I’m Richard Heffner, your host on The Open Mind. And from the very day I began this program, nearly 44 years ago, I don’t think I’ve very pursued a hoped-for Open Mind guest as persistently, or as long as I have mine today.

And that’s of course because over the years Bill Moyers has achieved so extraordinarily much as a chronicler and communicator of ideas. As a print and electronic journalist. As a commentator on and interpreter of mankind’s faults and foibles and failures, as well as of our glories and triumphs, particularly those of the heart and of the spirit.

More than any person who’s career I followed in recent years, my guest is truly a man for all seasons. And my problem today, appropriately enough is that over the years there have been so very many, many themes I’ve wanted to pursue with him, sacred and profane alike, that now I hardly know where to begin.

Best then, perhaps to start closest to hand with a very recent Bill Moyers’s comment about the love of liberty and the need, to quote him, “to reclaim it from the media giants who treat the conversation of democracy as their private property”. And I wonder just what that means?

MOYERS: A. J. Liebling, the great press …first let me thank you for those generous remarks. You have pursued me and I haven’t been here, not because I resisted you, but because my life, as a peripatetic journalist, living an unpredictable schedule makes me a totally unreliable guest on anything this predictable.

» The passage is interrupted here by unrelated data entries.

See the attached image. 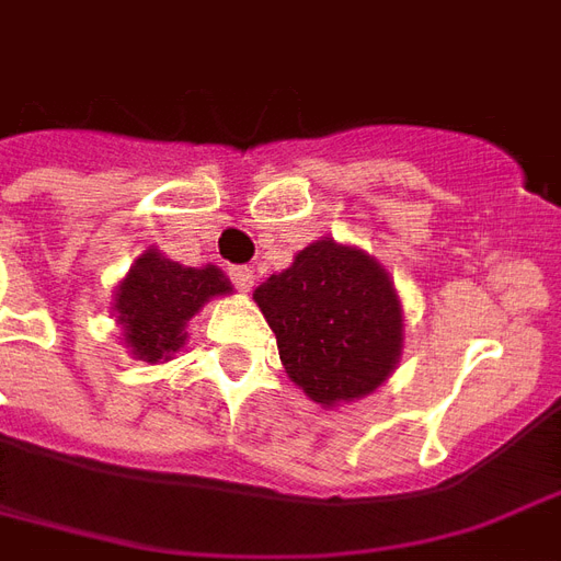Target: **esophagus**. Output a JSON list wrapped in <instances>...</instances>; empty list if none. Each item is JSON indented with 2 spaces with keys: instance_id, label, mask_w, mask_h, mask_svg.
I'll list each match as a JSON object with an SVG mask.
<instances>
[{
  "instance_id": "34e87169",
  "label": "esophagus",
  "mask_w": 561,
  "mask_h": 561,
  "mask_svg": "<svg viewBox=\"0 0 561 561\" xmlns=\"http://www.w3.org/2000/svg\"><path fill=\"white\" fill-rule=\"evenodd\" d=\"M228 276H231L234 288H240V291H249V288L255 285V276H252V270L249 267H228Z\"/></svg>"
}]
</instances>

HEFFNER: But at least I’ve got you now.

MOYERS: Oh, and I’m delighted to be here because I admire you very much. A. J. Liebling, the press critic once said that free … that freedom of the press belongs to those whose own one. And with money dominating our political culture today and with the concentration of media power in fewer and fewer hands, freedom of speech is guaranteed only to those who can afford it. It is very expensive to be heard today, with the occasional exceptions of programs like yours and sometimes mine on public broadcasting … increasingly the control over who gets heard, who can speak, who can get on television, who can be heard on the radio is driven by a few … a handful of, of key executives at a small number of large corporations. And by the commercial and entertainment value that they put on their programs, their broadcasts and who gets heard. So my protest was that, you know, I’m a fundamentalist when it comes to the freedom of speech, the freedom of assembly, to the First Amendment. I really believe it means what it says in very simple words. And yet, you can all the free speech you want if you don’t have a forum in which to be heard. And the forums today are increasingly determine by commercial and entertainment values that are set by a conglomeration, a growing conglomerations of media giants.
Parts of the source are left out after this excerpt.